On one visit, he saw the daughter of the owner, a young white girl who his mother called ‘Nonnatjie’ – little madam. He noticed that his mother, who was always in command at their home and very strict with her own family, behaved differently here. It bothered him that this little girl did not respect his mother and called her by her first name. At home, he would never call an older person by their first name, always by their title, like aunt or uncle.
His own home was one of the tiny matchbox houses in Mamelodi. His father John Thulare Masango, a large, but mild mannered man, rose every morning at half past four to report for work at six. His job at a construction company in Silverton was to open and close the entrance gates. John Masango worked an eleven-hour day and returned exhausted in the evening. Even when his father was very sick, he never missed a day’s work.
His mother ran the household. She was always talking and giving orders, making sure that the little food in the house was meticulously shared. Even an orange was shared out piece by piece.

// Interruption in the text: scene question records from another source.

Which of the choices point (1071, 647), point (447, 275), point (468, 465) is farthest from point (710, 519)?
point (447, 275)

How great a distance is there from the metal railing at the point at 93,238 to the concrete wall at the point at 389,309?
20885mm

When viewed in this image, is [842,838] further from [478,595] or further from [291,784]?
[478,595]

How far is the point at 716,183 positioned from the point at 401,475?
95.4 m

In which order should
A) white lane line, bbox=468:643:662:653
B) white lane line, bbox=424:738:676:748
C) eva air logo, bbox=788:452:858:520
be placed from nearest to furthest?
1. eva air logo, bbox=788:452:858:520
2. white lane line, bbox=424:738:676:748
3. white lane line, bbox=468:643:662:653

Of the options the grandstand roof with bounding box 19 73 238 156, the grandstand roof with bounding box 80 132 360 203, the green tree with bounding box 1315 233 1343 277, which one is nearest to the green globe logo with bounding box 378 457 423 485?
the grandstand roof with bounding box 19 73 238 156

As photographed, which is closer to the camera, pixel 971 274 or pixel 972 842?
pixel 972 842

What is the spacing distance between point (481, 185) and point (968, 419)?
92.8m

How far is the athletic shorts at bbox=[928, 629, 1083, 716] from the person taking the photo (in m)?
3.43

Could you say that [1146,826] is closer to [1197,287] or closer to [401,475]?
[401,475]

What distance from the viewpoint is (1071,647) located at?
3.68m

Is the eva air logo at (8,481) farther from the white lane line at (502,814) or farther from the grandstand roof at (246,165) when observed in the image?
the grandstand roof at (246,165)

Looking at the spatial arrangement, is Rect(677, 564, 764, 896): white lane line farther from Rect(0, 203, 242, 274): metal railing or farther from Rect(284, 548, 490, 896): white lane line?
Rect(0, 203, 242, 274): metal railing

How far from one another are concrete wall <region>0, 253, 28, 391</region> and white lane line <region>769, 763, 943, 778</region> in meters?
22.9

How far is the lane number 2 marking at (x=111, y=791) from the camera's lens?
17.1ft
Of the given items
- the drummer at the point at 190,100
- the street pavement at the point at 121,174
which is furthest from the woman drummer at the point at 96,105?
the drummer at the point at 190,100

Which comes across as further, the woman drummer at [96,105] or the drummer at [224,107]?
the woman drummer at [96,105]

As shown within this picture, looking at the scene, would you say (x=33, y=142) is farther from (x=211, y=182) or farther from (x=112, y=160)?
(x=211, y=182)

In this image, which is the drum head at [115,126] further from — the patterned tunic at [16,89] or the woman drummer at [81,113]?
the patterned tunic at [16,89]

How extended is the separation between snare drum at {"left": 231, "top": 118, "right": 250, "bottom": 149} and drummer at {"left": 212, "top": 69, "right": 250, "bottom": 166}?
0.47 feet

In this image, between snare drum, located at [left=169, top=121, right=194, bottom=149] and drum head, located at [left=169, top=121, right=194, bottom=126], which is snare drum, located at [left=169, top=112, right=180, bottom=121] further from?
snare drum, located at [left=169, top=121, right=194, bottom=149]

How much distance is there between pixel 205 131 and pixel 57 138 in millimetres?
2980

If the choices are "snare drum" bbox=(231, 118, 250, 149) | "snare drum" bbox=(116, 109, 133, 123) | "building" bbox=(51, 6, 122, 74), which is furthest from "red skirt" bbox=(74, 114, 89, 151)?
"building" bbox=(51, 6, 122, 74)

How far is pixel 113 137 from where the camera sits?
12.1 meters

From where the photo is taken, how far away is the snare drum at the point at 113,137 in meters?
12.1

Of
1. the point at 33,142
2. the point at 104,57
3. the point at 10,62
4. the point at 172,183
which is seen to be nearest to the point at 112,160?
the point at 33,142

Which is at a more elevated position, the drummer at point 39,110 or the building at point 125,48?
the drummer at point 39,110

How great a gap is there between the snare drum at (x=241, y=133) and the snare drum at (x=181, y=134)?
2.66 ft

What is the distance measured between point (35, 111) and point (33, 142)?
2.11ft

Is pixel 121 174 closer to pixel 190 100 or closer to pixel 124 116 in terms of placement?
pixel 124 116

Ting Ting’s three sisters shared a small room while the seven brothers slept on the floor in the dining room and kitchen. Ting Ting made sure that he slept on the kitchen floor which was warm from the fire.
The house attracted people: friends, relatives and neighbours were constantly popping in. A visitor who made Ting Ting uneasy was Mrs Msezane, the headmistress of his school. Whenever he misbehaved, she stopped at his house to tell his mother of his transgressions. Ting Ting would make himself scarce, knowing that when he returned home, he was in for a tough time. Despite this he passed in the top five in his class of fifty pupils every year.
Mrs Msezane seemed ever present as, even on weekends, he sat close to her at the Baptist church that he attended with his family. A highlight of going to church was riding through the streets on the handlebars of his father’s bicycle. Flying down the dusty roads, Ting Ting would feel like a champion, his father’s strong arms around him while he waved and shouted to friends.